I thought about this and came up with four ways, with the latter inspired by each former. These are essentially in my order of preference, with the latter being better.
Block players from putting tokens into Fog of War. This would work, but is a bit heavy-handed.
Put resistance at the edge of Fog of War. So when a player starts pulling a token into Fog of War, there’s a delay before the token actually enters.
Snap to non-Fog-of-War. If a player is dropping close to non-FoW and have moved the token a large distance and not had the cursor very still for a few moments before the drop (or the zoom is far out), drop right outside FoW instead. Do not repeat this on the next movement if done shortly after the previous one (to allow players to actually get inside FoW if they really want to.)
When a token is dropped into Fog of War, have it fade into the fog (slow alpha fade) rather than just immediately drop. Until it is fully faded, it can still be grabbed by the player.
#1 would probably be easy to implement, but it’s icky in that it removes the capability of players to do something they may sometimes want to do.
#2 would only work well when moving into Fog of War, not when moving through. It would avoid dropping the token in FoW by mistake when you meant to move it right up to FoW, and would provide a visual jerk to make the player pay attention for moving further into FoW. It would not deal with the player trying to move through FoW and dropping right outside, and by mistake dropping inside instead.
#3 was originally a workaround for the “move through Fog of War” case for #2, but I think it will work well by itself.
Downside: The players will sometimes have to re-do movements to make them happen the way they wanted. The feature will need tuning of the parameters to make it feel natural. If you display the token with the snap applied, so when the player wants to get into the FoW they have to hold until the token is shown exactly where they want it to be, that will help with that.

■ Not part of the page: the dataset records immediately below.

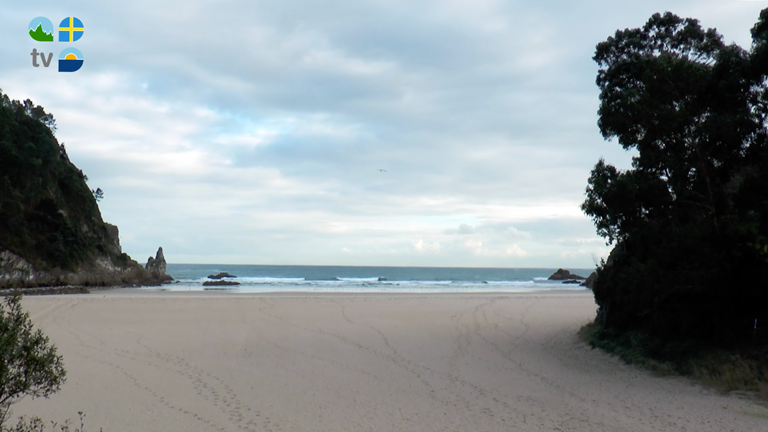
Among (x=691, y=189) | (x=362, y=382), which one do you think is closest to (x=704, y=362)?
(x=691, y=189)

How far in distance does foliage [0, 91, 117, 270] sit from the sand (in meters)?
31.6

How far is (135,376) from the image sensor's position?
10359 mm

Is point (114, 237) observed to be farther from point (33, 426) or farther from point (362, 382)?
point (33, 426)

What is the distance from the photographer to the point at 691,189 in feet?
35.8

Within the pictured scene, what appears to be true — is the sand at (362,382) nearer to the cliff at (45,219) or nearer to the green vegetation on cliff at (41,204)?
the cliff at (45,219)

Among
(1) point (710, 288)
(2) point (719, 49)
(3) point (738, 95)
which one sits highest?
(2) point (719, 49)

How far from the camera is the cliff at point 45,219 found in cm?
4406

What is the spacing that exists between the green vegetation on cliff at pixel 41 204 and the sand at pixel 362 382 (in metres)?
31.5

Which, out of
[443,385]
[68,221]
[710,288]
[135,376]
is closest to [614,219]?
[710,288]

#4 would generally look very good, and it would hopefully be discoverable through the panicking player just trying to grab hold of it. It is my favourite of all these suggestions.
Downside: We’re trying to make features discoverable, and this isn’t perfect for that either.
Never even occurred to me to tell the players to undo a move into fog of war… My players had the same issue of losing their tokens. Preventing them from moving into fog of war seems like a reasonable solution. I wouldn’t even expect an error message, just drop the token back where it was. It still does potentially let the players experiment by trying to drop the token all over to sort of “map out” what’s covered in fog, though…
As another potential idea, could tokens themselves be painted with the fog of war tool, instead of just squares? Then you could make it so tokens are not impacted by map-fog, and are always visible no matter where they are placed… unless they are fogged directly. I like being able to hide enemy tokens behind fog of war, but there’s no technical difference between an enemy and a player token… so just fogging the token itself might be enough to get the job done.
Took a little while, but just released a change to (hopefully) make this behavior more discoverable. I wouldn’t have thought to do this if you hadn’t expressed your desire for it, thank you!